Showing real-world connections and involving students in activities that inspire creative applications are strategies grounded in both constructivist theory and theories of motivational design. Constructivist theory (3) says that learners should engage in authentic and situated activities within a community of learners so that they can make connections between existing knowledge and new content. Keller’s MVP (Motivation – Volition – Performance) model (4) focuses on creating conditions that emphasize the utility of instruction for current and future uses, and linking content to students’ prior experiences, needs, interests, and motives. These conditions promote voluntary, self-regulatory behaviors that enhance learning and performance with subsequent intrinsic motivation that increases students’ perceptions of the value of the subject matter and their desire to learn more about it. Combining the theories and translating them into practical, relevant, classroom experiences requires the use of varied active learning strategies. For example, use case studies, simulations or individual/group problem solving exercises; include interaction with experts; and ask students to apply new knowledge to familiar and to new situations. Such activities can demonstrate not only how, but why the content, classwork, and assignments are important and useful.

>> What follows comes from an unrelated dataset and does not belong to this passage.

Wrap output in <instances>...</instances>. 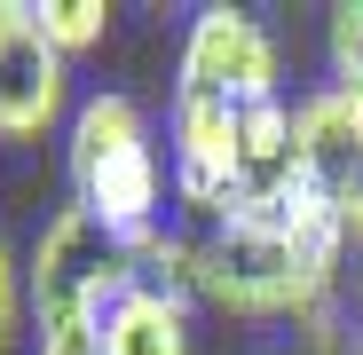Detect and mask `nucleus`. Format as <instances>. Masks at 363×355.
Returning <instances> with one entry per match:
<instances>
[{"label": "nucleus", "mask_w": 363, "mask_h": 355, "mask_svg": "<svg viewBox=\"0 0 363 355\" xmlns=\"http://www.w3.org/2000/svg\"><path fill=\"white\" fill-rule=\"evenodd\" d=\"M32 355H95V324L87 332H48V339H32Z\"/></svg>", "instance_id": "12"}, {"label": "nucleus", "mask_w": 363, "mask_h": 355, "mask_svg": "<svg viewBox=\"0 0 363 355\" xmlns=\"http://www.w3.org/2000/svg\"><path fill=\"white\" fill-rule=\"evenodd\" d=\"M174 87H198V95H221L237 111L253 103H284V47L277 32L253 16V9H198L182 24V47H174Z\"/></svg>", "instance_id": "4"}, {"label": "nucleus", "mask_w": 363, "mask_h": 355, "mask_svg": "<svg viewBox=\"0 0 363 355\" xmlns=\"http://www.w3.org/2000/svg\"><path fill=\"white\" fill-rule=\"evenodd\" d=\"M324 72L363 111V0H340V9H332V24H324Z\"/></svg>", "instance_id": "9"}, {"label": "nucleus", "mask_w": 363, "mask_h": 355, "mask_svg": "<svg viewBox=\"0 0 363 355\" xmlns=\"http://www.w3.org/2000/svg\"><path fill=\"white\" fill-rule=\"evenodd\" d=\"M40 32L64 55H87V47L111 40V9H103V0H40Z\"/></svg>", "instance_id": "10"}, {"label": "nucleus", "mask_w": 363, "mask_h": 355, "mask_svg": "<svg viewBox=\"0 0 363 355\" xmlns=\"http://www.w3.org/2000/svg\"><path fill=\"white\" fill-rule=\"evenodd\" d=\"M127 261H135V284L174 292V300H190V308H198V229L158 221V229H143L135 245H127Z\"/></svg>", "instance_id": "8"}, {"label": "nucleus", "mask_w": 363, "mask_h": 355, "mask_svg": "<svg viewBox=\"0 0 363 355\" xmlns=\"http://www.w3.org/2000/svg\"><path fill=\"white\" fill-rule=\"evenodd\" d=\"M72 55L40 32V9L32 0H0V142H48L72 127Z\"/></svg>", "instance_id": "5"}, {"label": "nucleus", "mask_w": 363, "mask_h": 355, "mask_svg": "<svg viewBox=\"0 0 363 355\" xmlns=\"http://www.w3.org/2000/svg\"><path fill=\"white\" fill-rule=\"evenodd\" d=\"M347 229L300 190L284 213H237L198 237V308L300 332L316 308L347 300Z\"/></svg>", "instance_id": "1"}, {"label": "nucleus", "mask_w": 363, "mask_h": 355, "mask_svg": "<svg viewBox=\"0 0 363 355\" xmlns=\"http://www.w3.org/2000/svg\"><path fill=\"white\" fill-rule=\"evenodd\" d=\"M24 276H32V339H48V332H87V324H103L111 300L135 292L127 245H118L87 205H72V198L40 221L32 253H24Z\"/></svg>", "instance_id": "3"}, {"label": "nucleus", "mask_w": 363, "mask_h": 355, "mask_svg": "<svg viewBox=\"0 0 363 355\" xmlns=\"http://www.w3.org/2000/svg\"><path fill=\"white\" fill-rule=\"evenodd\" d=\"M355 355H363V347H355Z\"/></svg>", "instance_id": "14"}, {"label": "nucleus", "mask_w": 363, "mask_h": 355, "mask_svg": "<svg viewBox=\"0 0 363 355\" xmlns=\"http://www.w3.org/2000/svg\"><path fill=\"white\" fill-rule=\"evenodd\" d=\"M24 339H32V276L9 253V237H0V355H16Z\"/></svg>", "instance_id": "11"}, {"label": "nucleus", "mask_w": 363, "mask_h": 355, "mask_svg": "<svg viewBox=\"0 0 363 355\" xmlns=\"http://www.w3.org/2000/svg\"><path fill=\"white\" fill-rule=\"evenodd\" d=\"M292 127H300V182H308V198L363 253V111L332 79H316L292 95Z\"/></svg>", "instance_id": "6"}, {"label": "nucleus", "mask_w": 363, "mask_h": 355, "mask_svg": "<svg viewBox=\"0 0 363 355\" xmlns=\"http://www.w3.org/2000/svg\"><path fill=\"white\" fill-rule=\"evenodd\" d=\"M253 355H300V347H253Z\"/></svg>", "instance_id": "13"}, {"label": "nucleus", "mask_w": 363, "mask_h": 355, "mask_svg": "<svg viewBox=\"0 0 363 355\" xmlns=\"http://www.w3.org/2000/svg\"><path fill=\"white\" fill-rule=\"evenodd\" d=\"M190 316H198L190 300L135 284L127 300H111V308H103V324H95V355H198Z\"/></svg>", "instance_id": "7"}, {"label": "nucleus", "mask_w": 363, "mask_h": 355, "mask_svg": "<svg viewBox=\"0 0 363 355\" xmlns=\"http://www.w3.org/2000/svg\"><path fill=\"white\" fill-rule=\"evenodd\" d=\"M64 190L72 205H87L118 245H135L143 229L174 221V190H166V158H158V127L127 87H87L72 127H64Z\"/></svg>", "instance_id": "2"}]
</instances>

Case studies and simulations offer students the opportunity to be actively involved in solving real-life, open-ended problems that have potential for provoking extensive research, discussion among and between classmates and teacher, contributions from career and life experiences, and critical thinking (5). Another relevant activity is student interviews of guest speakers, whose credibility is enhanced by their experience in the trenches. Avoid the typical protocol of having the speaker simply arrive, speak, answers questions, and leave with little preparation or follow-up from the students. Make this a more active learning experience by defining students’ roles in learning from the visitor. Before the speaker’s visit, have students learn more about the topic. Have each student prepare a list of questions, share those questions in small groups, and select a set of them to be posed by a student-selected panel. After the presentation, have the panel interview the speaker. All students should be making notes both during the speaker’s presentation and during the panel discussion. After the speaker leaves or before the next class, have students reflect upon the guest’s thoughts and connect these to the session’s objectives, students’ experiences, and the implications for upcoming course topics. Applying new knowledge, especially in relevant and meaningful situations where the impact of the activity is visible and tangible, is perhaps the most powerful way to demonstrate the importance of course content. It is not always obvious which situations students will find “relevant and meaningful.” It can be helpful to ask your students about their personal and professional interests. The answers can inform subsequent assignment designs. Alternatively, giving students the freedom to select problems of personal relevance that connect to course content can satisfy their desires for autonomy, an ingredient in intrinsic motivation (6). This strategy also demonstrates to students, the relevance and importance of outside class assignments, and when students value the time they spend preparing for class, their ratings of teacher and course go up because the relevance of their work is demonstrated and linked to learning (7).
Other approaches include the use of content with emotional impact; presenting conflicting evidence and opinions, and connecting ideas across disciplines. For example, brain and learning research (8, 9) has shown that emotion and learning are strongly linked simply because the sequence of brain functions first filters new information through centers that involve emotional responses. The objective is to get students’ attention and engagement. Introducing ideas using stories, drama, humor, demonstrations, media, simulations, or role playing can capture the opportunity to quickly engage students, and following up with the presentation of conflicting ideas can continue that engagement at a deeper cognitive level. Demonstrating implications and applications of the ideas further emphasizes that content exists to be used in practical and important ways.
Involving students in the kinds of activities described above helps address the issue of content relevance, or significance, in your classroom. Demonstrate to students that what they are learning can be applied, and that as they find ways to use knowledge to create new ideas, plans, operations, or designs they are building important repertoires of high-level skills. Content becomes relevant not only because there is a link to real world situations, but because it can be the key to effective, enhanced performance not only in the classroom, but in the workplace. If students understand that they can use the knowledge and skills they have gained to better themselves and the lives of those around them, they will feel a sense of empowerment and will be motivated to learn.